NB. Using naming to modularize, as before:
{{
setBreakFlagLevel=. ;{: NB. x setBreakFlagLevel y sets the breakLevel (head) in y to be x.
loop1=.moreProc ` setBreakFlagLevel @.breakPred @:proc1 ^:(pred1 *. 1>breakLevel)
loop2=. proc2 ^:(pred2 *. 2>breakLevel)
loop3=. proc3 ^:(pred3 *. 3>breakLevel)
loop1 @:loop2 @:loop3^:_
}}
Of course in general any or all of the loop layers might do conditional breaking.
Loop forever
Run g forever. g may be effectful, and may or may not be a function of Y; in short, it can be anything, e.g. g=: echo @('hello, ',(1!:1)@1,[@'!') [echo@'whats your name?' ((1!:1) 1 reads from stdin).
[X] [F.g Y
Computations with side effects
NB. [X] (f [ sfxVb) Y
4 ((;+:) [ echo@'left boxed with double the right') 6
left boxed with double the right
┌─┬──┐
│4│12│
└─┴──┘
sFX=: [.[ ].
4 (;+:) sFX (echo@'left boxed with double the right') 6
left boxed with double the right
┌─┬──┐
│4│12│
└─┴──┘
For more on isolating side-effectful verbs see Pascal Jasmin's page on the subject.

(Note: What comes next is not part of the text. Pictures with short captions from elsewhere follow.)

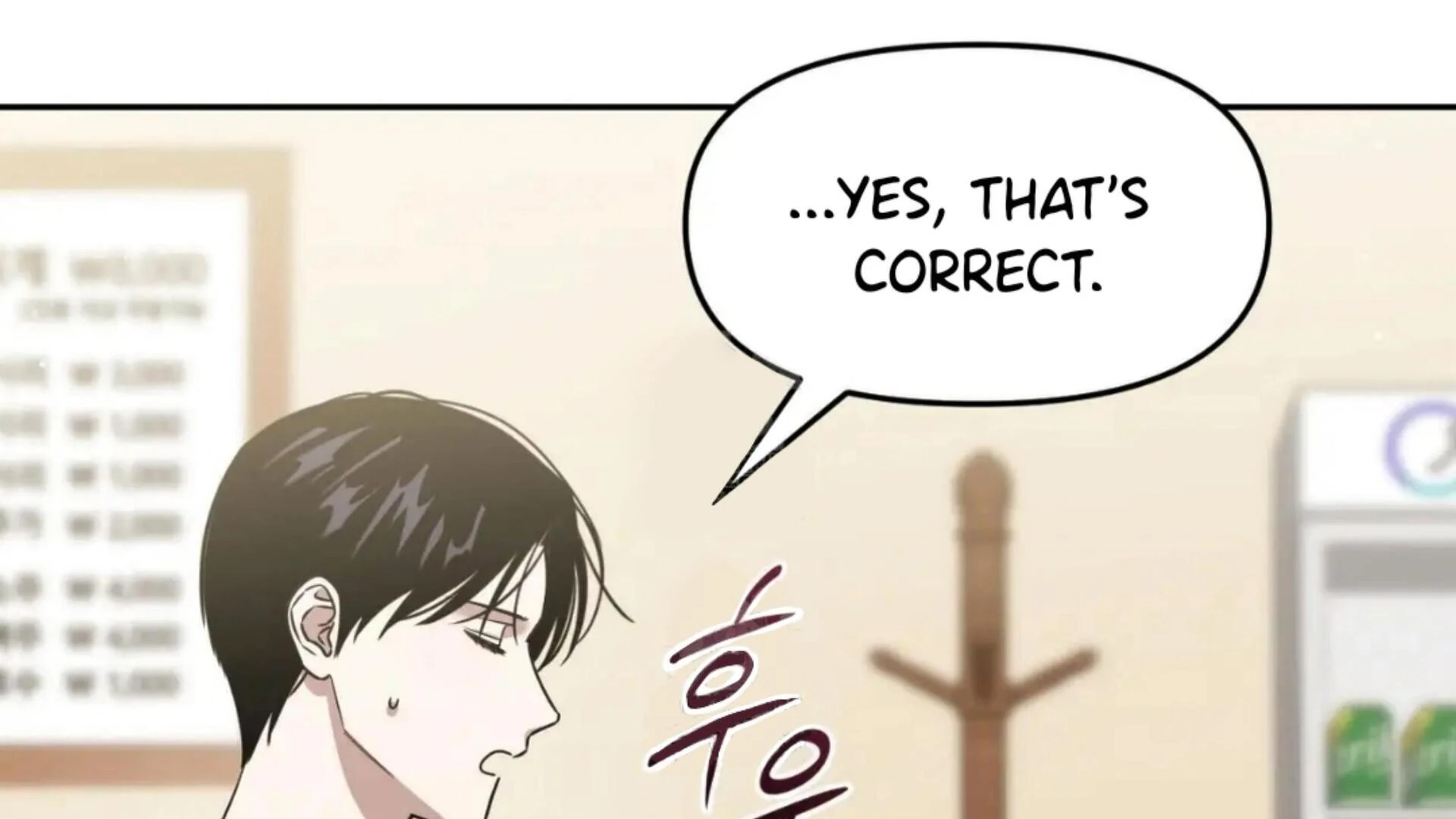 Death Delayed for a Short Time Because of the Will - Chapter 75 Page 34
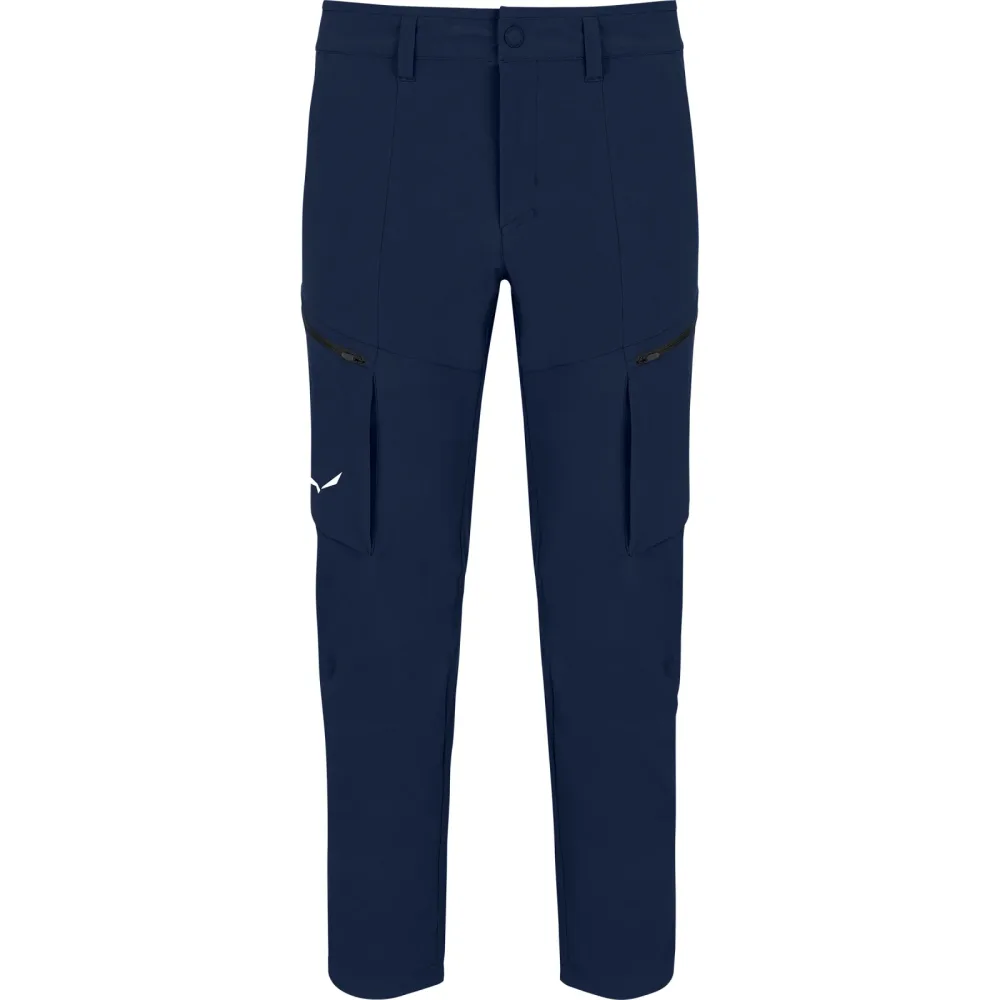 Salewa Herren Puez DST Cargo Hose
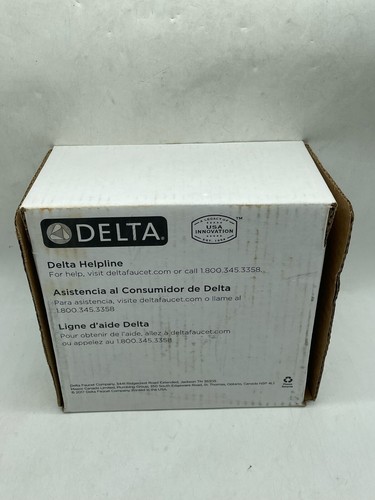 DELTA FAUCET Other MultiChoice Universal Integrated Shower Diverter Rough - Picture 8 of 8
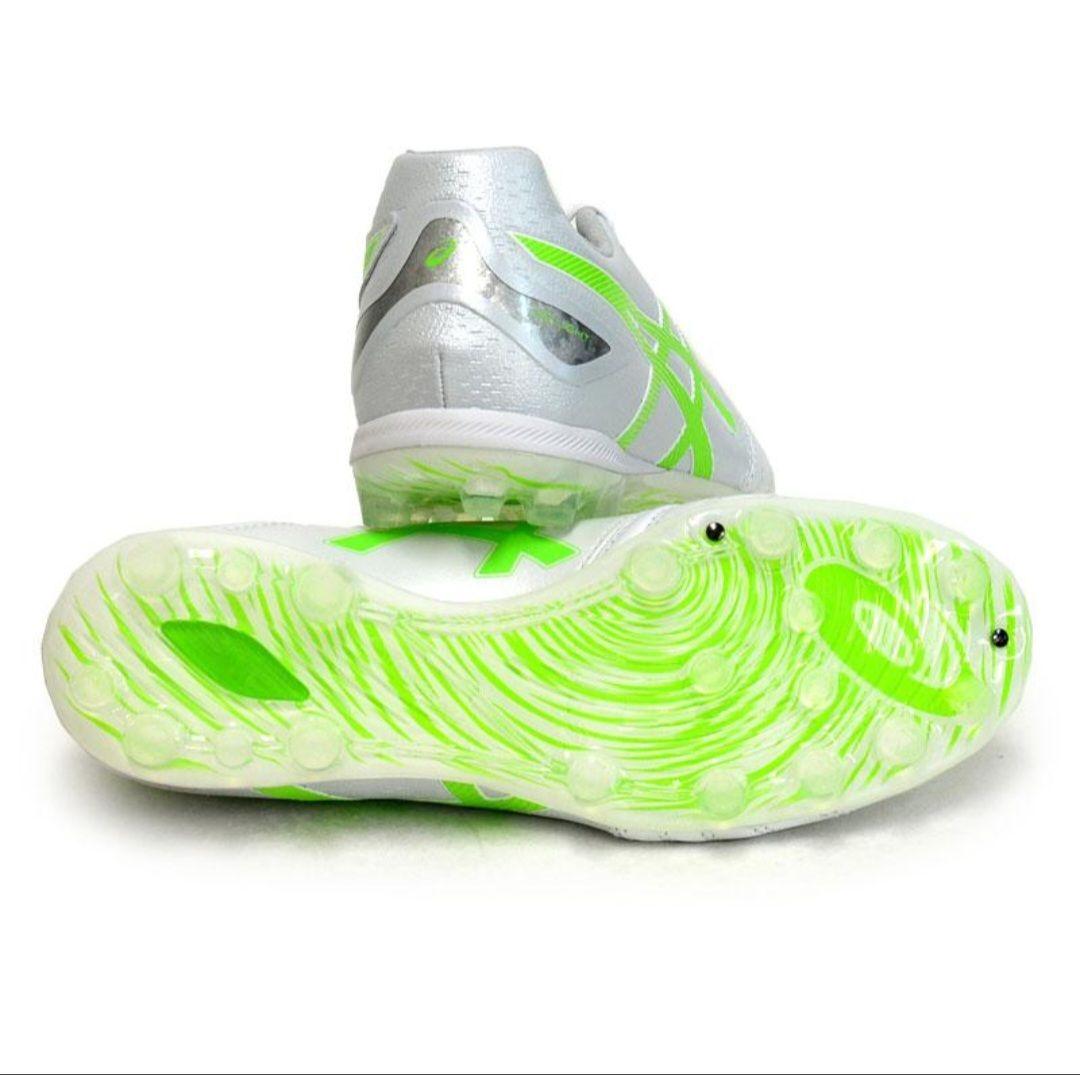 新品 ASICS DS LIGHT PRO AG 26.0cm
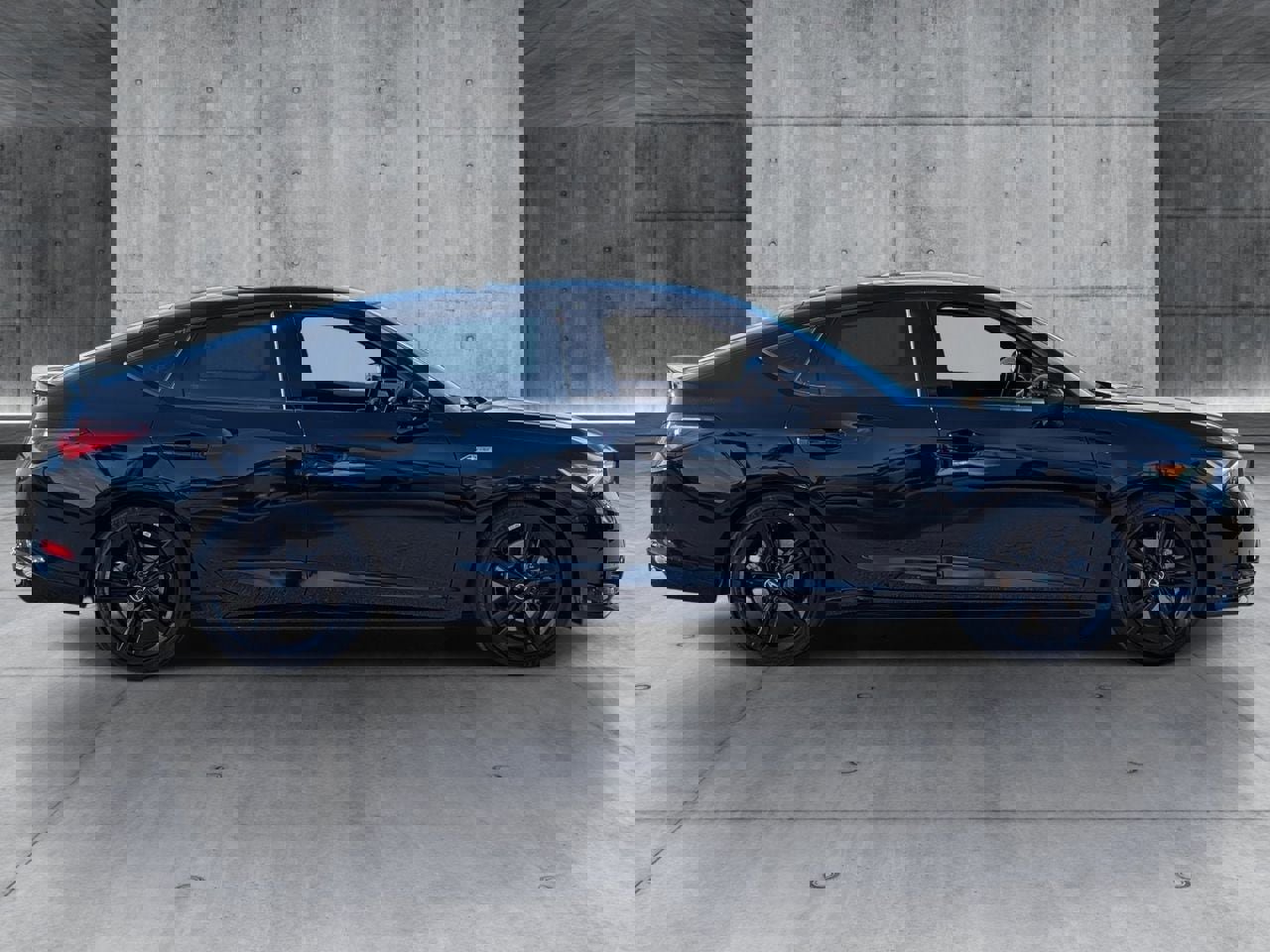 New 2026 Acura Integra A-Spec image 8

Also be sure to mention when it's not appropriate to use these. Usually, instead of using continue., we just filter out the elements we would've skipped. Instead of using break., we usually just apply the break predicate to the array, take up to the index of the first element that passed the test ({.@(pred i. 1:)), and apply our verb on that. Instead of wrapping a IndexOf phrase in a try./catch. expression, catching a potential index error, and specifying a value to return, we just append the default value to the end of x and rely on i.'s "#x on not-found" behavior (([,defVal"_){~i.) C.f. J Wiki's Loopless page for tons of much better examples, and also link to it.
NB. verb to modify a variable
z=:'abc'
{{0 0$z=:|.z}} 5
Make all real examples so the reader can interact with and tweak them.